I think I never bothered to install proper graphics drivers..
thanks -- do you know what graphics card that is? also you can try enabling "Override software rendering list" in chrome://flags/ -- I don't have a great handle on what gpus are blacklisted, but I know there are some that are.
putting this in the address bar can give you a lot of info as well "chrome://gpu"
how is this possible? The instant I release a line it has a perfect match - I would be impressed if it got one after working for 1000 ms, but how can it be instant? what's the back-end setup here?
are there natural limits to what kinds of lines are supported? For example drawing a Z doesn't work at all (whereas a C works well)
When drawing a Z the top bar of the Z is consistently ignored (I draw from the top down) and doesn't match anything in the picture, just randomly cuts into whatever is there. Whereas the remaining two strokes line up nicely. I think I don't need to screenshot it as it's quite consistent and you should see this yourself too. I wonder why this is...
the matching is based on the input (lines from the line detection) and we do some tricks to try to get better matches if the results aren't great. One trick is for matches that aren't super great, we start to trim the line slight from the start so if the first pass is a bad match, we try 95% of the line (ie, the last 95%) then trim is some more, etc.
another thing to note is that the app progressively loads data in the background so you get better results after the first minute or so once all the data is loaded -- the app launches with only 20% of the overall data.
But how can it be that you have extremely detailed photos matching all sorts of lines of all shapes (great job by the way! for normal curves I'm super impressed), but you don't have any with a natural Z in them? Zigzags aren't that uncommon - I can see some visually but your algorithm ignores them. I think it's not just due to the fact that you ignore the beginning of my line - it's that you somehow don't detect zigzags in the photos... Try drawing some capital Z's to see what I mean :)
I want to make sure to be positive, this is a super amazing result for almost all the curves I drew :) Just curious about that one.
no it's a really good question!
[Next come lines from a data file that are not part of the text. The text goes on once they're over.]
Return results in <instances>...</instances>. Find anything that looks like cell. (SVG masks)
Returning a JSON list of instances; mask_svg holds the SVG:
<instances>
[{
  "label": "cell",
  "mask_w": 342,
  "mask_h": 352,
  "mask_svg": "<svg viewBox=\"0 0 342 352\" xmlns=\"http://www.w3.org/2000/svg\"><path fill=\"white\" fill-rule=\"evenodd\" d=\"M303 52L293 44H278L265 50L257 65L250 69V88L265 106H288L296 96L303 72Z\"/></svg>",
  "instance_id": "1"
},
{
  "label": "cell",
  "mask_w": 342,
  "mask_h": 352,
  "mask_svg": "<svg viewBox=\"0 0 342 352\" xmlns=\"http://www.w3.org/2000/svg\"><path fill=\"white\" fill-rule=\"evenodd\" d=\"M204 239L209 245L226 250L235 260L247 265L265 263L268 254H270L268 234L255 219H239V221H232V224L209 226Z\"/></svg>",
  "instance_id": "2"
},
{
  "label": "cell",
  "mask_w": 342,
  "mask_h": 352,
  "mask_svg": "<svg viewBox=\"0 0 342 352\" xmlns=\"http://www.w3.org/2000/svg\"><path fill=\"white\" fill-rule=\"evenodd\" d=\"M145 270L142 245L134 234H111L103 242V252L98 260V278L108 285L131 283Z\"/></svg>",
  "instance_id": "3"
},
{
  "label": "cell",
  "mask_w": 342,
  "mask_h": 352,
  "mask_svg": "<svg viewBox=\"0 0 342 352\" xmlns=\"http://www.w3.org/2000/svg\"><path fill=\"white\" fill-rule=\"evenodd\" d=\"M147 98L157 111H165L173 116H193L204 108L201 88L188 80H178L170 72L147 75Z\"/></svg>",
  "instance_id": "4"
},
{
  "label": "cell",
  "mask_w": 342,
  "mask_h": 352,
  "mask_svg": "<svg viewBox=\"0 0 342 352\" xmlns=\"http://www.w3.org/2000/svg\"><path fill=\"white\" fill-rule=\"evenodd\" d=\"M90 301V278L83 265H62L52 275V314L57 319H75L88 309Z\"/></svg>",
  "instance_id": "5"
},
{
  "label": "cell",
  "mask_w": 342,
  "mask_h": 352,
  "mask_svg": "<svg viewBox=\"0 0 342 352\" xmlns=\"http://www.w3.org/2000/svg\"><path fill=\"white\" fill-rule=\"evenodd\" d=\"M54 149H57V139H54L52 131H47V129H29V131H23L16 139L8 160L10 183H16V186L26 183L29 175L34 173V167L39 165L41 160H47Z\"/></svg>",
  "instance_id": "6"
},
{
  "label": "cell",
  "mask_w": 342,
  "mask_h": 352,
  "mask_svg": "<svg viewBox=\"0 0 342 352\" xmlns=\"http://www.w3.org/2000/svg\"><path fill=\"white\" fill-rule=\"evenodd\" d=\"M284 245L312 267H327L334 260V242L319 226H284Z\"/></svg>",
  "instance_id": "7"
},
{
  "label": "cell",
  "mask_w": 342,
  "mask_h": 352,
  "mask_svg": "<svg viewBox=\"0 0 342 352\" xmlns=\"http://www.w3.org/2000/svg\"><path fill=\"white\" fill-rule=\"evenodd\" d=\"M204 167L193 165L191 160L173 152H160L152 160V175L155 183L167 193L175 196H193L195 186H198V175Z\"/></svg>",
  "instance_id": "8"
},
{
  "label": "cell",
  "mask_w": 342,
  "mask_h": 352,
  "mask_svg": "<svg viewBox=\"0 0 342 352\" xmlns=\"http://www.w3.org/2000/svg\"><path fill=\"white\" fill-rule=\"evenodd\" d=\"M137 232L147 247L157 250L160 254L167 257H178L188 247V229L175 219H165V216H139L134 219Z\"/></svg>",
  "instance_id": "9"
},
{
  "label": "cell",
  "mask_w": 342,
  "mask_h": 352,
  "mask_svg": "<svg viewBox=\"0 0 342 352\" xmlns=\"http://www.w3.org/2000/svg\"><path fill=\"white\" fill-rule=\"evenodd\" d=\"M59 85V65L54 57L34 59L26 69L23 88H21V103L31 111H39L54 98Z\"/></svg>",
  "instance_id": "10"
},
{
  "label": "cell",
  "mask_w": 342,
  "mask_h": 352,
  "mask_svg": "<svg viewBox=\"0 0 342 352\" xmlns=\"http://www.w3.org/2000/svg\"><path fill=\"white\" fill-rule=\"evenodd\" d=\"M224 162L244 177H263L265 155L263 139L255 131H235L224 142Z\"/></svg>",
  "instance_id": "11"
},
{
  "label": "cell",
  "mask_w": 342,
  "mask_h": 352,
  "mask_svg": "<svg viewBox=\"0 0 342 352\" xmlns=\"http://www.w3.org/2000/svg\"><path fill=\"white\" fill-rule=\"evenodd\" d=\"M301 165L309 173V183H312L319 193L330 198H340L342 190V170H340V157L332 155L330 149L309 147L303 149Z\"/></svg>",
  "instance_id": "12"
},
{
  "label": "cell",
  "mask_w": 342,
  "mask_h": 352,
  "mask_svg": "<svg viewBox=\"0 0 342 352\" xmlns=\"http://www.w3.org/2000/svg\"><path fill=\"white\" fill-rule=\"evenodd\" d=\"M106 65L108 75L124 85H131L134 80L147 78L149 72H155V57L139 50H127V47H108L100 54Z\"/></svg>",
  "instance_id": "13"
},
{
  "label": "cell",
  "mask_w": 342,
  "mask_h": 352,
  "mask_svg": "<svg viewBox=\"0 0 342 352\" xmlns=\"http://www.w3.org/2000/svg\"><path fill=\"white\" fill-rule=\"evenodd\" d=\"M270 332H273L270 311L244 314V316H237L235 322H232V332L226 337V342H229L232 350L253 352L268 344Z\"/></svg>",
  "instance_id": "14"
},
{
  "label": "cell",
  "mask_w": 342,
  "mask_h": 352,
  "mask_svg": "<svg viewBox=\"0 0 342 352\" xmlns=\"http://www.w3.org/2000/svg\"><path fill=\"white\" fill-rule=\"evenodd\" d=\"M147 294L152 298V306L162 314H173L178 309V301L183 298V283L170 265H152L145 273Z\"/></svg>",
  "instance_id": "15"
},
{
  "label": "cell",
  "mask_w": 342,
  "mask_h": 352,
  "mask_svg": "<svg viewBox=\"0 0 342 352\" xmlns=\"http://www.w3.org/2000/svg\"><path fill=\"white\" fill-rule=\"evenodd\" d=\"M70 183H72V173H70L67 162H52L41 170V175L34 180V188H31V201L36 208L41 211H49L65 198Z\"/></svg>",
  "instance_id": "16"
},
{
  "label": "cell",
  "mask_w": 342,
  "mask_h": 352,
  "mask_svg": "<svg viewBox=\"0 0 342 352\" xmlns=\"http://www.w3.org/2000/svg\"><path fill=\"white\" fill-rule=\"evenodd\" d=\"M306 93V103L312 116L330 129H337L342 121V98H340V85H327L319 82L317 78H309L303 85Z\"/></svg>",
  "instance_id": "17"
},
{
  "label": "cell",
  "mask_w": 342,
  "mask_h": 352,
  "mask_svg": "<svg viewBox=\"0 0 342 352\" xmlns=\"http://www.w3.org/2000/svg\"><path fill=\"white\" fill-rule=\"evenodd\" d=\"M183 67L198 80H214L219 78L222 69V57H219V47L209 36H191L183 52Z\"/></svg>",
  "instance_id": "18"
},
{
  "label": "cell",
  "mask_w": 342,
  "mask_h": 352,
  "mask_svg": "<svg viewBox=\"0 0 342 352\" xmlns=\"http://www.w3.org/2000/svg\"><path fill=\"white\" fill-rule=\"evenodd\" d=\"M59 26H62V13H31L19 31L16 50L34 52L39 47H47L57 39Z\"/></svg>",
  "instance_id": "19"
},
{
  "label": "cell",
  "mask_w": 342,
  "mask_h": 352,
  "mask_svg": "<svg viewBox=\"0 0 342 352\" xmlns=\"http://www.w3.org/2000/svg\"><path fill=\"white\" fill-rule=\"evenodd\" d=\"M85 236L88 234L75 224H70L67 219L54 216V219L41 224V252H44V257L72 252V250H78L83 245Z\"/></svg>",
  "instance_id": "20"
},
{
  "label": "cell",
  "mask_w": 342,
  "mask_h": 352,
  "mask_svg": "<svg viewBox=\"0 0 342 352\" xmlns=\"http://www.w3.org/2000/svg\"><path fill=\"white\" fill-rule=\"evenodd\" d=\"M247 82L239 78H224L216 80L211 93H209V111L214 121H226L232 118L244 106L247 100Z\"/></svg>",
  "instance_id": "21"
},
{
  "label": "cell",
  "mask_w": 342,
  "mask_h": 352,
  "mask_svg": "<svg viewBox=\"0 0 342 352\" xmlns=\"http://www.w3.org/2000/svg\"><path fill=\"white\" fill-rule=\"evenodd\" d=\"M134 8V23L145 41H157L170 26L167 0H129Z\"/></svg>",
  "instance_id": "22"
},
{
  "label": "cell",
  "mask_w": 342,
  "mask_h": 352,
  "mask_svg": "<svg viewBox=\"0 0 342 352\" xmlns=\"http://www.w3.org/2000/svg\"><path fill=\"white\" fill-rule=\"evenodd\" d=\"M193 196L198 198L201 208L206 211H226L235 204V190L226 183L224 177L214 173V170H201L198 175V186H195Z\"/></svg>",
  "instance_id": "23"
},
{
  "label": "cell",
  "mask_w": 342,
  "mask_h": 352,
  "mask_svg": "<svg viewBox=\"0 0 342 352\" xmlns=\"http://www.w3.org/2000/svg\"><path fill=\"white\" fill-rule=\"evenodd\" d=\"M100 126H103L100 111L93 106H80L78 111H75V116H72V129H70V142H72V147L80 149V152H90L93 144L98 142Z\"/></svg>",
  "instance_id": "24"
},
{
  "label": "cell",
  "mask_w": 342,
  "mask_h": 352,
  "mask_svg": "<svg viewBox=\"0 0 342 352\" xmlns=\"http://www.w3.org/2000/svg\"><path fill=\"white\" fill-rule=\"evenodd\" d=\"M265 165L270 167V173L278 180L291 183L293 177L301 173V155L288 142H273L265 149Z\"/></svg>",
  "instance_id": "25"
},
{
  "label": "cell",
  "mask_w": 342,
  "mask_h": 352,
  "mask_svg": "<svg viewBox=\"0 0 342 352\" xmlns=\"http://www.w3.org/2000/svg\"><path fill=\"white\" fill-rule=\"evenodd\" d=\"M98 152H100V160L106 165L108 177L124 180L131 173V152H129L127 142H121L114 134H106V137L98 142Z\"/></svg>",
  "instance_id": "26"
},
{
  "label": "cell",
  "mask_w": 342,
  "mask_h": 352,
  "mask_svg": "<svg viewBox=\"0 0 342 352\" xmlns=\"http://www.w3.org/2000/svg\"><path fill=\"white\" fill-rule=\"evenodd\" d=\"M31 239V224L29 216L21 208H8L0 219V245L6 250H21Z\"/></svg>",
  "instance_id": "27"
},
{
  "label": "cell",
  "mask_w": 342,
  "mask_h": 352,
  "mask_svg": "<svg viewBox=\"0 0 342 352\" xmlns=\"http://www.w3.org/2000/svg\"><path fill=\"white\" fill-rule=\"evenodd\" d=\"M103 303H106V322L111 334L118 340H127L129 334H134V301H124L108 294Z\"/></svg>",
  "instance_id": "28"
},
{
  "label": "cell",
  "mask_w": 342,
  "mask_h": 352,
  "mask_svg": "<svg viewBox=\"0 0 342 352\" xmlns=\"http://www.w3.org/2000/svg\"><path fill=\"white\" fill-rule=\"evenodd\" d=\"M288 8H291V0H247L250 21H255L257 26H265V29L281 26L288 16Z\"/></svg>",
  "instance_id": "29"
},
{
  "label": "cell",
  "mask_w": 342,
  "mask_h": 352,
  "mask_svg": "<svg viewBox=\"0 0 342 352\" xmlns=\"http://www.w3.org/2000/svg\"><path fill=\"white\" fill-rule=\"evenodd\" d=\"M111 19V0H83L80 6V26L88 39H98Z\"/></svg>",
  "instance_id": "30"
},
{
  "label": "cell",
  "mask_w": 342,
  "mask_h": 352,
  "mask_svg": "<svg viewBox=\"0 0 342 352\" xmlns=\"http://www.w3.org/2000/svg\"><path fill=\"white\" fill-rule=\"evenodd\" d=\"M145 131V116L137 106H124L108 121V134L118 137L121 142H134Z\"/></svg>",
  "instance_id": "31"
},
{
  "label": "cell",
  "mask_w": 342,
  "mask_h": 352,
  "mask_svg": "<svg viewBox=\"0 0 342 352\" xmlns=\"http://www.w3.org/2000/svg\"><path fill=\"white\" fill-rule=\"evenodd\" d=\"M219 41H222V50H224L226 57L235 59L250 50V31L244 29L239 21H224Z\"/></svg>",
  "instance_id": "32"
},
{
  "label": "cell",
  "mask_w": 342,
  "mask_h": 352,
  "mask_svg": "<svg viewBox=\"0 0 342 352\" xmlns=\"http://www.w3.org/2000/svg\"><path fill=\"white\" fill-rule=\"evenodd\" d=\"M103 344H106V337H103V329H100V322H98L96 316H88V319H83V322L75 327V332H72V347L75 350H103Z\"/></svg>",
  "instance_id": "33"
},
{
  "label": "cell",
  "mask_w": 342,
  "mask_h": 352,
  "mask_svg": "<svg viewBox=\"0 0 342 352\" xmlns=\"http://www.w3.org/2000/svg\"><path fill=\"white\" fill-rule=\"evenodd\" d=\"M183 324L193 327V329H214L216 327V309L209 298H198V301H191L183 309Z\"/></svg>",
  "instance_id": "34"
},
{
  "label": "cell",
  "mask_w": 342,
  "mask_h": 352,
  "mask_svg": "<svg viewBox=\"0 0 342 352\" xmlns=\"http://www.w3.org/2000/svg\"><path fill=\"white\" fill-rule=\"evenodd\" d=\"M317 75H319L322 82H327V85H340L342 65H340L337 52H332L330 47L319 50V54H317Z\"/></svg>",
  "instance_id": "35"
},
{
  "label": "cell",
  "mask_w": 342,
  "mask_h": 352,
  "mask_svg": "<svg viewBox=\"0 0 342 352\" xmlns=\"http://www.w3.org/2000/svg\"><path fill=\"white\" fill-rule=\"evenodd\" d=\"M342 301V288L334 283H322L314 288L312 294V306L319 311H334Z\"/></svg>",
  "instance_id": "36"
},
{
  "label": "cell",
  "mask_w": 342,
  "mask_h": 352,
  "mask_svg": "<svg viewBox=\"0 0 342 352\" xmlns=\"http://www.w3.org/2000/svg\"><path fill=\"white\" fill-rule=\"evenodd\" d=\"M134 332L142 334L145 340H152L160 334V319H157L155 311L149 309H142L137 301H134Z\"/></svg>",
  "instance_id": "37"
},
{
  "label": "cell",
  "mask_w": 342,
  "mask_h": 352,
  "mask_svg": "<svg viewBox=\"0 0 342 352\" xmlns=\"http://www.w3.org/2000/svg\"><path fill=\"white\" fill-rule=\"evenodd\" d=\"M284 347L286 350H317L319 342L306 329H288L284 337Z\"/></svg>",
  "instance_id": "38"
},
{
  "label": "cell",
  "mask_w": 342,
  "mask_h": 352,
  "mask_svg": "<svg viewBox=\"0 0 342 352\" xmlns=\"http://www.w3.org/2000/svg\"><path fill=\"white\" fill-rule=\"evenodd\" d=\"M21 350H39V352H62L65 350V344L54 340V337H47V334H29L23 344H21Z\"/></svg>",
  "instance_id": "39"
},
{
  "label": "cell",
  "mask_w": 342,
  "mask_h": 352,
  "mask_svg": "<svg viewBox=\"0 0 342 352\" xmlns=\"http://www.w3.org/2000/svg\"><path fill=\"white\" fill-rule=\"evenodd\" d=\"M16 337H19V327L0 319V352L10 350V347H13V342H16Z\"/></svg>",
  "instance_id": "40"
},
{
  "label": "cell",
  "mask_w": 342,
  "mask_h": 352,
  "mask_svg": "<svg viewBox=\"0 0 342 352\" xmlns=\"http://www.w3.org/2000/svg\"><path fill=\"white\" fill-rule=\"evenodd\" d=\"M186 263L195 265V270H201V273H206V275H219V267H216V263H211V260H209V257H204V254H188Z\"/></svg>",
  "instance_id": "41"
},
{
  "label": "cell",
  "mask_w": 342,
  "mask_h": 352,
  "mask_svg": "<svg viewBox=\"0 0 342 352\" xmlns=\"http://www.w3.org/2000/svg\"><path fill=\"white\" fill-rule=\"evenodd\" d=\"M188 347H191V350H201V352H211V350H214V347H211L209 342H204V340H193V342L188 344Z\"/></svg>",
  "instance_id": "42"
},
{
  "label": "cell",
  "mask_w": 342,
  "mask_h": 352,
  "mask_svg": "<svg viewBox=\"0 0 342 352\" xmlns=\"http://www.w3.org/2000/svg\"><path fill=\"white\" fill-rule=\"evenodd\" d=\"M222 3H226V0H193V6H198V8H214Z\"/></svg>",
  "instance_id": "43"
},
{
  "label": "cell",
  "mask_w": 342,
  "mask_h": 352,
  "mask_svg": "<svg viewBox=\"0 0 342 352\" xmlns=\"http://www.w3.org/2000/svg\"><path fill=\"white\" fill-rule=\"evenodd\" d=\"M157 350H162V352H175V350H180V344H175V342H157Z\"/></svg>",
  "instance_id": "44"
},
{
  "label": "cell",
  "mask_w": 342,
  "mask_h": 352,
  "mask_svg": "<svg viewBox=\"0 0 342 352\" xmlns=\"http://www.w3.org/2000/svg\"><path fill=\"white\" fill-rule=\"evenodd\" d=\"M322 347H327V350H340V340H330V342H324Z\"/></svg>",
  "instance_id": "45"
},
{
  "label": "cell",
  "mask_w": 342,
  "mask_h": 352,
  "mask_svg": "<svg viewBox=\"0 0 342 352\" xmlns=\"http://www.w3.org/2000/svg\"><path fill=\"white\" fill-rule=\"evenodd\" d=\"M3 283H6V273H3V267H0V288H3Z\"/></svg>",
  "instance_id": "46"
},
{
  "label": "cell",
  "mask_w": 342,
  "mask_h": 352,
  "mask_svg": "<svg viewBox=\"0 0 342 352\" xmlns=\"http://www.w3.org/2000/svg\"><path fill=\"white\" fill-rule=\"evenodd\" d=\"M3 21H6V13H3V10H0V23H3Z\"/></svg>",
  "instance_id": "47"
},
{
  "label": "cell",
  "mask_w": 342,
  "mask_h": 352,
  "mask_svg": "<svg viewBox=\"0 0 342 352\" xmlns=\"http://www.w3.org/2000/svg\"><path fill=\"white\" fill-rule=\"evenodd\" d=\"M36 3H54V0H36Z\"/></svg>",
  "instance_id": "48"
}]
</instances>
I think this just has to do with the line detection algorithm and it tending to find more curves than sharp angle lines -- this is what the matches look like when you draw a Z:
they are not as good as when you draw a curve and I think it's just trimming based on general poor matches. I've found if I round the Z or make the angle less extreme I can get better results.
interesting! thanks. Yes, most of the matches you linked are poor matches
so what you said earlier about starting to trim the start of it must have applied.
I don't have more questions :) Thanks again for sharing this project - the result is fantastic, really shockingly good :) - goes to show...algorithms ftw :)
Then I switched from the gaming mouse my sister bought for my birthday to my trackpad, and I could suddenly draw really long lines.
My hypothesis is that my gaming mouse has really high precision, so it was sending tons of mousemove events (or whatever) to Chrome. JS was using the aggregate number of such events, rather than the aggregate distance between them, as a cutoff. Therefore, people with really precise input devices can barely draw a line at all, while people without such devices can use the app just fine.